Critical Beatdown

Critical Beatdown

If hip-hop’s banner year of 1988 presents a kind of corollary to rock ’n roll’s pivotal mid-‘60s heyday, then Critical Beatdown can be seen as rap’s answer to Blonde on Blonde or Revolver. There were other masterpieces of the time (including landmark works from Public Enemy, EPMD, and Boogie Down Productions) but Critical Beatdown was so masterful, so exciting, and so audacious that there is really nothing else to compare it to. This is the sound of a group riding a tidal wave of inspiration, wholly confident in its own abilities and impulses.

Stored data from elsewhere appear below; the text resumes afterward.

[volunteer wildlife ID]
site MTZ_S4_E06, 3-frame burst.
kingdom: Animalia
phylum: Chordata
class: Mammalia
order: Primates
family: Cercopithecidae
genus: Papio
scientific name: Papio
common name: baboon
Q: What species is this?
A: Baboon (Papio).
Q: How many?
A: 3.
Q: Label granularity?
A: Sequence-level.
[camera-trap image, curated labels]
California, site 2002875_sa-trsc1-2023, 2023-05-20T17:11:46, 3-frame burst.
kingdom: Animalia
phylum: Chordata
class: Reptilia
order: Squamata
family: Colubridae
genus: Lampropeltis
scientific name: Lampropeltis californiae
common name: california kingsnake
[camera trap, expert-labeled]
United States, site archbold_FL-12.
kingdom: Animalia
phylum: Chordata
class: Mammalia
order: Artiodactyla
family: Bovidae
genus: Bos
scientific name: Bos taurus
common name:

Though the album used many well-worn hip-hop sample sources, the brain trust of Ced Gee and engineer Paul C. made every song sound louder, funkier, and fiercer than anything that came before. Then, of course, there are the lyrics. Frontman Kool Keith is part assassin, part alien. He makes complex references to science and outer space, and single-handedly incorporated multisyllabic wordplay into hip-hop, as well as warped innovations like rhyming verses with the same word. Keith didn’t have to brag about how different he was; his every move embodied the very notion of individuality. Critical Beatdown ushered in an era of modernization in hip-hop, but no album bridges the fundamentalists to the futurists with such style.